ANZ Institutional Insights

2025-10-22 00:00

Digital assets have a critical role to play in the real-time payments space but are unlikely to become as common as cash when it comes to everyday retail purchases.

That’s the view of Monica Bartolo, Head of Transaction Banking Financial Institutions at ANZ Institutional, when asked about the potential for stablecoin to becoming an everyday purchasing tool.

“We see stablecoin as an interesting tool for the institutional space, particularly the real-time liquidity aspect, rather than an actual replacement for cash itself,” Bartolo told an ANZ staff call on return from the 2025 Sibos financial services conference in October.

Bartolo said the application of stablecoin had been common theme at Sibos, particularly in innovation-focused settings – but that in advanced economies like Australia, many of the benefits the tech provides were already available through existing payment systems.

“I think, pure and simple, the view is stablecoins won't replace cash,” she said. “And we question whether they're actually really needed in regions where there are significant real-time payment networks operating currently."

Adoption

According to the 2025 McKinsey Global Payments Report, stablecoin issuance has doubled since the beginning of 2024, reaching transaction volumes of around $US30 billion a day.

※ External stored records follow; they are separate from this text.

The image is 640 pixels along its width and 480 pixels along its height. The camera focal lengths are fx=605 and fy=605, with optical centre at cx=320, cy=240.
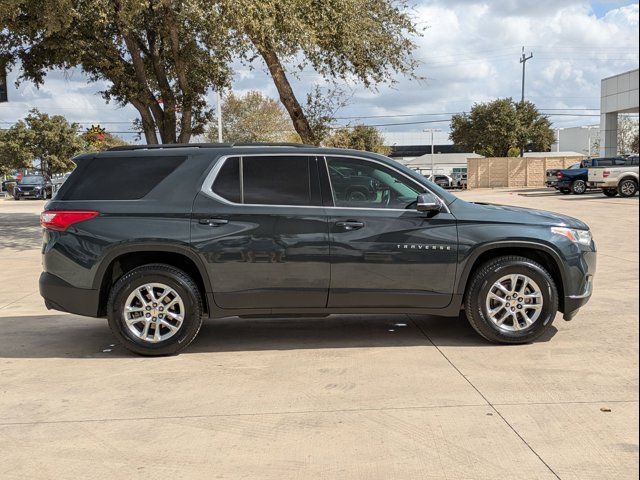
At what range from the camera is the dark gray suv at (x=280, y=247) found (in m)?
5.43

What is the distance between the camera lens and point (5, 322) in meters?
7.00

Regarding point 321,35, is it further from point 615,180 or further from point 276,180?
point 615,180

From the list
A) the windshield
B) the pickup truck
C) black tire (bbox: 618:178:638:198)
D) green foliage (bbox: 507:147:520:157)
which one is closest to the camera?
the pickup truck

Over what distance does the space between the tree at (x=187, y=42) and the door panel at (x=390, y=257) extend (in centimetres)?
686

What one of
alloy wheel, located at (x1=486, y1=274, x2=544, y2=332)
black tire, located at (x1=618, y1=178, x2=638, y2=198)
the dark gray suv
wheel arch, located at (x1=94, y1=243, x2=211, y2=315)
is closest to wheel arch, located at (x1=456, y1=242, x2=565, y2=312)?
the dark gray suv

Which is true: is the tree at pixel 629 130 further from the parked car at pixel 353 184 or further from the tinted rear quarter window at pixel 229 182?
the tinted rear quarter window at pixel 229 182

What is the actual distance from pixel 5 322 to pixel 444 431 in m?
5.43

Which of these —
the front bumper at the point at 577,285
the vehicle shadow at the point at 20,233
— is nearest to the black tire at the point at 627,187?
the vehicle shadow at the point at 20,233

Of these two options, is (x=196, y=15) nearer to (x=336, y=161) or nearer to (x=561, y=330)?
(x=336, y=161)

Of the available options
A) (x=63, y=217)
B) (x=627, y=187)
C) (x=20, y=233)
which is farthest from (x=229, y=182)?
(x=627, y=187)

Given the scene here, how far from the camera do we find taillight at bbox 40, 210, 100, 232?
5461 mm

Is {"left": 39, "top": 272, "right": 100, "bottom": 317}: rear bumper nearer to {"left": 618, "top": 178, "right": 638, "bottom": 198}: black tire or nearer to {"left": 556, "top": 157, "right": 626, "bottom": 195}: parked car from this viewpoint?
{"left": 618, "top": 178, "right": 638, "bottom": 198}: black tire

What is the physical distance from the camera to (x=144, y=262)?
5660mm

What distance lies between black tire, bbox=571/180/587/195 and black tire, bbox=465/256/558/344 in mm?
29830
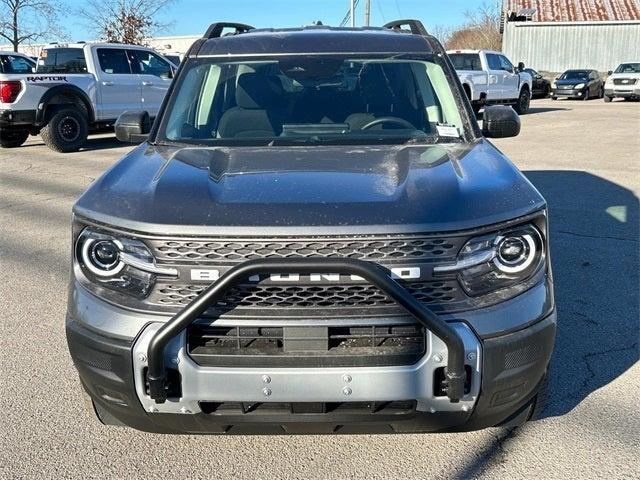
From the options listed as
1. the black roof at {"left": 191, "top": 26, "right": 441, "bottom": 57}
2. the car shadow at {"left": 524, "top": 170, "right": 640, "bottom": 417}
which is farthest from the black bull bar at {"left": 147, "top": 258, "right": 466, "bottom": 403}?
the black roof at {"left": 191, "top": 26, "right": 441, "bottom": 57}

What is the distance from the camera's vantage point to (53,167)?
10.9 metres

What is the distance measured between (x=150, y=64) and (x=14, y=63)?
10.6 ft

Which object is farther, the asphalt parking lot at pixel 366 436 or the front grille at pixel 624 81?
the front grille at pixel 624 81

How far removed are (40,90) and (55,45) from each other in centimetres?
198

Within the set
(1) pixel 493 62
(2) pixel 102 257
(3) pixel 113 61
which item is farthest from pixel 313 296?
(1) pixel 493 62

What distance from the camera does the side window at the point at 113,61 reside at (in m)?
13.2

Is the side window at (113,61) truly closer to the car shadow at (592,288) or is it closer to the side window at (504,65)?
the car shadow at (592,288)

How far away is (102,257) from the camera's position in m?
2.47

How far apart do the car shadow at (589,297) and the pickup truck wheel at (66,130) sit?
8870mm

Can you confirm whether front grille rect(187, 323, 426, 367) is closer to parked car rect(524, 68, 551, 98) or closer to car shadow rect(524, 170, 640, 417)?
car shadow rect(524, 170, 640, 417)

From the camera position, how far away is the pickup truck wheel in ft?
40.9

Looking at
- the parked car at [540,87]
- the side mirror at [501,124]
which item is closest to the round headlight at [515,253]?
the side mirror at [501,124]

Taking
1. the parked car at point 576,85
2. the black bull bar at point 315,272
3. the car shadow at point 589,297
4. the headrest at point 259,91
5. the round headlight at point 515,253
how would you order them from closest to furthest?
the black bull bar at point 315,272 → the round headlight at point 515,253 → the car shadow at point 589,297 → the headrest at point 259,91 → the parked car at point 576,85

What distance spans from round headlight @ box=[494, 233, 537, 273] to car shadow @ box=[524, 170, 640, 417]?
3.41ft
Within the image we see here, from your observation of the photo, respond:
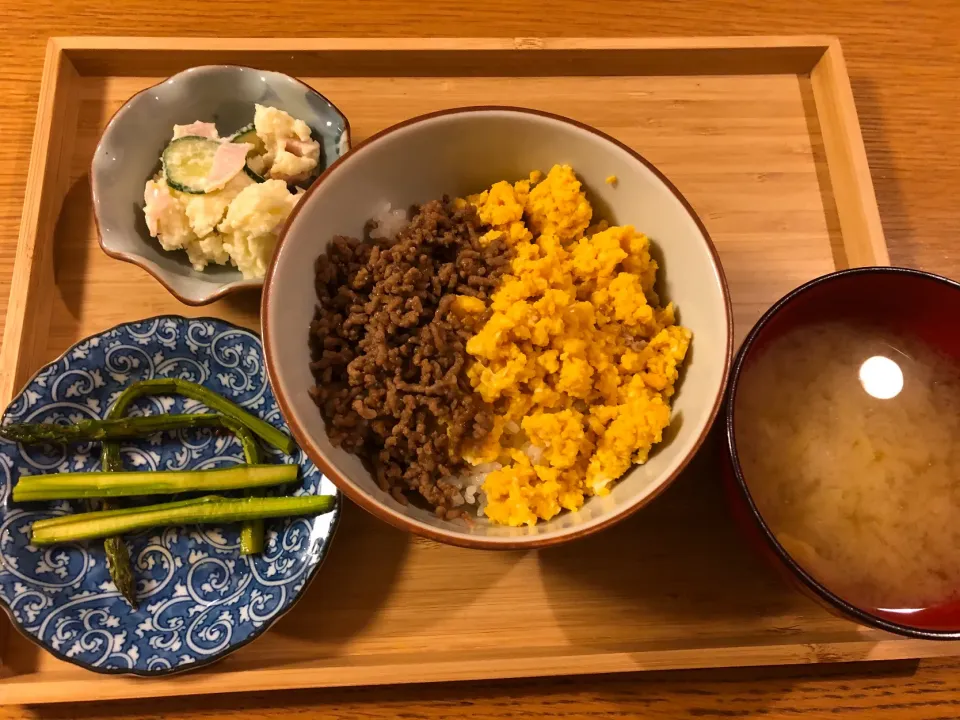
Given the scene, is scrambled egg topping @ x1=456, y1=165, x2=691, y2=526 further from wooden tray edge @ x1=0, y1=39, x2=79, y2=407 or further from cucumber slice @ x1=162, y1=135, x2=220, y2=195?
wooden tray edge @ x1=0, y1=39, x2=79, y2=407

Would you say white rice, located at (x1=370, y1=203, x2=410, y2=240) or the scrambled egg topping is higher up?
white rice, located at (x1=370, y1=203, x2=410, y2=240)

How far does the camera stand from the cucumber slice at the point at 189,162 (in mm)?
1734

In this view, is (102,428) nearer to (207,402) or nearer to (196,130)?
(207,402)

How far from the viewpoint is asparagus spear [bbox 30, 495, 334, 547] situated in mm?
1538

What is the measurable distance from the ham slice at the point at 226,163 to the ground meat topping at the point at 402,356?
1.41 ft

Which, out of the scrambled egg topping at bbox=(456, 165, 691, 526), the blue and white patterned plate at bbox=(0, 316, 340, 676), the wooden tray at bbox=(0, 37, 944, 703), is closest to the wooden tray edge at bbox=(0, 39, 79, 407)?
the wooden tray at bbox=(0, 37, 944, 703)

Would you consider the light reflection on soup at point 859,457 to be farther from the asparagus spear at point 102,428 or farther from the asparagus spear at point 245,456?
the asparagus spear at point 102,428

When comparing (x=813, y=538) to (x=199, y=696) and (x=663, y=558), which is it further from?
(x=199, y=696)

Despite that, stablecoin’s “role in the broader global payments landscape remains somewhat limited”, the report said, representing just a “fraction of the trillions of dollars transacted worldwide each day”.

If stablecoin is to compete anywhere with cash, according to Bartolo, it’s likely to occur in markets with high levels of unbanked individuals, or less-sophisticated payments infrastructure.

“That's where you're seeing some adoption in the context of stablecoin,” she said.

Speaking after the event, Hari Janakiraman, Head of Industry and Innovation, TB, at ANZ, said stablecoin had “already proven very useful” for retail payments in these spaces.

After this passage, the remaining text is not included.